◆ **Your instructions**
Copy the RepeatMasker thread from "Err, you are" up to and including "e.g. gene conversion.", substituting "mobile genetic elements" for "transposable elements".

◆ **Source extract**

———

Question

RepeatMasker UCSC track

0

Entering edit mode

4 months ago

frarodmar17 • 0

I am analysing repetitive sequences on transcriptomics data and I have been trying to use a repeatmasker annotation gtf file, but I realized that there are different "versions" of each id. For example, AluY (gene_id in repeatmasker annotation file) contain different sequences, as AluY_dup1, AluY_dup2, etc. These sequences are located in different regions of the genome and they have different lengths. Is this an error of the annotation file or there are repetitive sequences that can vary on length and locations but belong to the same "sequence group" on the repeatmasker annotation?

RepeatMasker • 512 views

ADD COMMENT • link updated 4 months ago by Michael 56k • written 4 months ago by frarodmar17 • 0

score 0 · Answer 1 · 2025-03-14

These sequences are located in different regions of the genome and they have different lengths.

Err, you are talking about repeats here, so there are necessarily multiple copies of the repeat genes.

Is this an error of the annotation file or there are repetitive sequences that can vary on length and locations but belong to the same "sequence group" on the repeatmasker annotation?

No, this is not an error. It is the essential property of transposable elements (TE). Active TEs can "jump around" or "hitch-hike" in the genome, changing their copy number, locations, as well as possibly their length e.g. by incomplete integrations, but large portions of the transposome are inactive and sequence can degenerate by random mutations. They can also be removed in part or as a whole by e.g. gene conversion.

The "sequence groups" are called repeat families, such as Alu repeats, Tc1/Mariner, etc.

———

◆ **Data**
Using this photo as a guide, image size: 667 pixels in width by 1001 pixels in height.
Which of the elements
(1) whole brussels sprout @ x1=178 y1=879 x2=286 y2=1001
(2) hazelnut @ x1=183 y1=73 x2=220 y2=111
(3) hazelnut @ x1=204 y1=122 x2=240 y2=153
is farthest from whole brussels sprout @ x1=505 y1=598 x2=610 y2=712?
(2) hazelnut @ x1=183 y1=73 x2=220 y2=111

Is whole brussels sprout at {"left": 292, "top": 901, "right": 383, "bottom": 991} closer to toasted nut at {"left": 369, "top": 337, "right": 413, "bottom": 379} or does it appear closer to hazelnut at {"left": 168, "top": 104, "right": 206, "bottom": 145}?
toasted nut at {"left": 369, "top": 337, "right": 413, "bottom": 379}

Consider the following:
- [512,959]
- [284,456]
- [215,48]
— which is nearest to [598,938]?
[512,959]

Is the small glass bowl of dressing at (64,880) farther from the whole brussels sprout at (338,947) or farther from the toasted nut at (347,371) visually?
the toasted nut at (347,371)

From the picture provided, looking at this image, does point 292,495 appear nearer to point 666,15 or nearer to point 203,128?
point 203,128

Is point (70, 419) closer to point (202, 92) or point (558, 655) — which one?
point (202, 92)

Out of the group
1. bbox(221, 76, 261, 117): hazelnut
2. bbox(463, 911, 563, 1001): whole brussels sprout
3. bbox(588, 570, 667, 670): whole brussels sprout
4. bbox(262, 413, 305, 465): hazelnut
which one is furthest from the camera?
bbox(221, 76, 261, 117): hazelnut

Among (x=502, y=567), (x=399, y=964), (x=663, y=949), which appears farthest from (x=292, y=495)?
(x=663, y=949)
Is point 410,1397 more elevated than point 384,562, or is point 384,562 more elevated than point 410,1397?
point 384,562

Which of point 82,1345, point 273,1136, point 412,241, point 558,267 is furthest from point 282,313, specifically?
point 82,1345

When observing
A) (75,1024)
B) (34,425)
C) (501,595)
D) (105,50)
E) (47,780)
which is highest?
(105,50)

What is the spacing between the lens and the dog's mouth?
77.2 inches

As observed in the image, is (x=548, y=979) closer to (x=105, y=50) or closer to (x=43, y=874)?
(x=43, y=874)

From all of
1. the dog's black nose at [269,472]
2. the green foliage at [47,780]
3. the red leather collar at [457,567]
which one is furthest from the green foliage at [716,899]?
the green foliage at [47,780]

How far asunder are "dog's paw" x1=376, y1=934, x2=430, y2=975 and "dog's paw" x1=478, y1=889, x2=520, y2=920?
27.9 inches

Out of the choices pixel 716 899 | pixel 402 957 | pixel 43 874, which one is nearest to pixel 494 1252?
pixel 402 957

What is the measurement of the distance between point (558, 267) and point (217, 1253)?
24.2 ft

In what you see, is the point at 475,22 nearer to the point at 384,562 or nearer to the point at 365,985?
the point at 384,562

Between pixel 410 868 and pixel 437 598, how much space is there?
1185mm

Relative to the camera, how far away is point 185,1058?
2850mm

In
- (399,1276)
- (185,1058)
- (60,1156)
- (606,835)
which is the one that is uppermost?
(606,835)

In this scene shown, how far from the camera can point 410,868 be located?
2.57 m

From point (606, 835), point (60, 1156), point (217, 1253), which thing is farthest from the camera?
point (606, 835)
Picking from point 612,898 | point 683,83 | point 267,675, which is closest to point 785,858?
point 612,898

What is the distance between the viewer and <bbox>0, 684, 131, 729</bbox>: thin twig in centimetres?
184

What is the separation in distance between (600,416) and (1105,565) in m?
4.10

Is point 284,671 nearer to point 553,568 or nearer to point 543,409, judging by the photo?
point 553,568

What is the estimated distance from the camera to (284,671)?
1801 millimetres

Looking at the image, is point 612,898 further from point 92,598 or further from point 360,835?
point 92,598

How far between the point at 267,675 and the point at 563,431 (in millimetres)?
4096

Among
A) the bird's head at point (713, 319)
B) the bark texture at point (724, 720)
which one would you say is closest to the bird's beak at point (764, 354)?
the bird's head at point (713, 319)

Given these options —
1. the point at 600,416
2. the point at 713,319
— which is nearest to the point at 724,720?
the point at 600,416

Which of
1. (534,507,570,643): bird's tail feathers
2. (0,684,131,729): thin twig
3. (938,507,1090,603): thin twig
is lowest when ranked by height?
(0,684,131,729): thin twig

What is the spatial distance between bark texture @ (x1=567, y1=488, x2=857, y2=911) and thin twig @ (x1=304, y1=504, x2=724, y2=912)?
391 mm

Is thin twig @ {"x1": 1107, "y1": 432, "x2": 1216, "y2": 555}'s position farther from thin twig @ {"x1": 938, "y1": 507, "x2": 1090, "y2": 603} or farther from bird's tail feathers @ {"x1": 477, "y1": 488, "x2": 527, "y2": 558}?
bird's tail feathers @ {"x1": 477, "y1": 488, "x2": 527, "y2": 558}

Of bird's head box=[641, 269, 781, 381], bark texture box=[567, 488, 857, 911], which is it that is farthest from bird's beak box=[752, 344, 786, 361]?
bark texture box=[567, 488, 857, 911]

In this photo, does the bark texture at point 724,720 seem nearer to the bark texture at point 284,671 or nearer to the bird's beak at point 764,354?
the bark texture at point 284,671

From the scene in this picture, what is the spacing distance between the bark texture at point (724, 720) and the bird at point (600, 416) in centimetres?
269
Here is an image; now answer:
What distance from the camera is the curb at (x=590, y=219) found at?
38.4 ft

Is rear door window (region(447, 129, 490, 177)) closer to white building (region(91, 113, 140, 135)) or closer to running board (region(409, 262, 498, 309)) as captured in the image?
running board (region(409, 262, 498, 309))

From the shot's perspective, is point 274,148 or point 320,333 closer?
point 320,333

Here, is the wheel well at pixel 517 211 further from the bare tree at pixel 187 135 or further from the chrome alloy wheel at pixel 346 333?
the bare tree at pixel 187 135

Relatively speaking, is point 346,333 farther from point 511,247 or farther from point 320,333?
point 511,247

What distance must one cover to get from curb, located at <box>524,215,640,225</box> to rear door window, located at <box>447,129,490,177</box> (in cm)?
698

———

◆ **Written reply**
Err, you are talking about repeats here, so there are necessarily multiple copies of the repeat genes.

Is this an error of the annotation file or there are repetitive sequences that can vary on length and locations but belong to the same "sequence group" on the repeatmasker annotation?

No, this is not an error. It is the essential property of mobile genetic elements (TE). Active TEs can "jump around" or "hitch-hike" in the genome, changing their copy number, locations, as well as possibly their length e.g. by incomplete integrations, but large portions of the transposome are inactive and sequence can degenerate by random mutations. They can also be removed in part or as a whole by e.g. gene conversion.